Good move by the Colts signing Penn State linebacker Tyrell Sales.

I say this because although Sales has had off-field incidents at Penn State, there’s little to be lost and much to be gained by taking a chance on a college kid with some mistakes in his past. The Colts gambled similarly with DT Ed Johnson in 2007, and they squeezed a solid year from him. Because Sales is a free agent, he costs the Colts nothing if they release him and if he is good, he’s a huge reward for almost no risk.

“He took responsibility for his actions and certainly began to try to rectify those things in his past,” Colts Head Coach Jim Caldwell said. “That’s the most important thing, is that they do show some accountability, then make a move toward improving those aspects of their lives where they have a little difficulty. He has shown that he’s willing to do that and we ancticipate he will.”

 This is the kind of move that will draw criticism and scrutinity. There will be comparisons made to Johnson and if it doesn’t work, there will be criticism. But in the NFL, there’s a huge difference between taking a chance in the first round and in collegiate free agency. On this one, they’ll give Sales a fresh start and see what happens from there, and in this case, that’s fine.

 

4) Tough situation gets tougher . . .

The drafting of rookie running back Donald Brown gave the Colts added depth at running back, and made what is expected to be a solid running back competition a little more urgent for the participants.

With Joseph Addai the likely starter and Brown likely to contribute constantly, the trio of second-year running backs Mike Hart, Chad Simpson and Lance Ball — each of whom Colts personnel officials and coaches like — could be competing with each other for a final roster spot. The guess here is Hart has the edge, not only because he was a draft selection, but because the Colts loved the extra element he brought in terms of pass protection and receiving out of the backfield. The only question mark with Hart is he’s less than a year removed from an ACL injury, so he may not be at maximum effectivness this season, but he showed early last season he may be worth a year’s wait.

 

5) Mr. Personality.

Here’s hoping Pat McAfee continues to be honest and forthright.

Saw the former West Virginia punter in action in an interview situation on Friday. It has been said McAfee is a bit “out there” with some of his comments, but he’s a punter and if he can perform, the team won’t pull him in too much. He was intriguing Friday, talking about his one professional wrestling match, among other topics. He was engaging, confident and quick-witted, which is an intruiging, entertaining combination.

It’s not always a combination the Colts encourage, but if a guy can play and isn’t mean-spirited in his comments, there’s no harm in a little color.

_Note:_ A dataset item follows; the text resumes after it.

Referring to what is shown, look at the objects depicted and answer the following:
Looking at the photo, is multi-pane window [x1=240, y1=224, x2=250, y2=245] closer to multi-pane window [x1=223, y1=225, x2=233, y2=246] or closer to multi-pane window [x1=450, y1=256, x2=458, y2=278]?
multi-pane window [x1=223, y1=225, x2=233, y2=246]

Former Colts kicker Mike Vanderjagt — with whom McAfee already has been lumped because of their West Virginia connections — crossed the mean-spirited line and created unnecessary headaches with his 2003 comments regarding Tony Dungy and Peyton Manning, but I’d say give McAfee the benefit of the doubt that he won’t seek that path. If he does, then compare him to Vanderjagt and worry about him being a distraction, but not yet,.